« Why I am tempted now to call two federal judges who were formerly federal public defenders "front-runners" for a SCOTUS nomination | Main | "The Absence of Equality and Human Dignity Values Makes American Sentencing Systems Fundamentally Different from Those in Other Western Countries" »

March 3, 2016

Florida legislature completes Hurst "fix" for its capital punishment procedures

As reported in this AP piece, the "Florida Legislature on Thursday sent to Gov. Rick Scott a bill that would require that at least 10 out of 12 jurors recommend execution in order for it be carried out." Here is more:

Florida previously only required that a majority of jurors recommend a death sentence. Scott has not said if he will sign the measure but he has supported Florida's use of the death penalty since he became governor.

The U.S. Supreme Court ruled in January that the current law is unconstitutional because it allows judges to reach a different decision than juries, which have only an advisory role in recommending death.  The state Supreme Court halted two pending executions following the ruling, and court cases across the state had been put on hold.

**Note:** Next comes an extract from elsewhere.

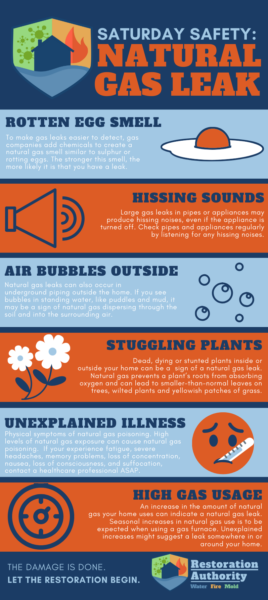 Natural Gas Infographic (1)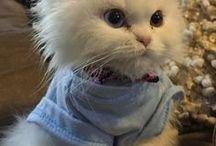 Gatos ^~^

Legislators were initially divided over whether they should require a unanimous jury recommendation in death penalty cases. Florida is one of only a handful of states that does not require a unanimous decision by the jury . State senators agreed to switch to 10 jurors as part of a compromise with the House, but some legislators have warned that the decision could result in the law being challenged once again.

The bill sent to Scott does not apply to the 389 inmates now sitting on Florida's death row.  The state Supreme Court has been asked to decide whether the U.S. Supreme Court ruling should apply to those already sentenced to death.

It is an absolute certainty, not just a possibility, that Florida's new capital sentencing procedure will be "challenged once again," which is why I put the term "fix" in quotes in the title of this post.  Indeed, given the need now to sort through the impact of Hurst (1) on the "389 inmates now sitting on Florida's death row" and (2) on Florida's (many) pending capital cases based on crimes committed before this new law was passed, and (3) on any future capital cases that apply this new law, I kind of feel bad for all the Floridian capital case prosecutors and defense attorneys who will likely not have much of an opportunity to work on their Florida tans for quite some time.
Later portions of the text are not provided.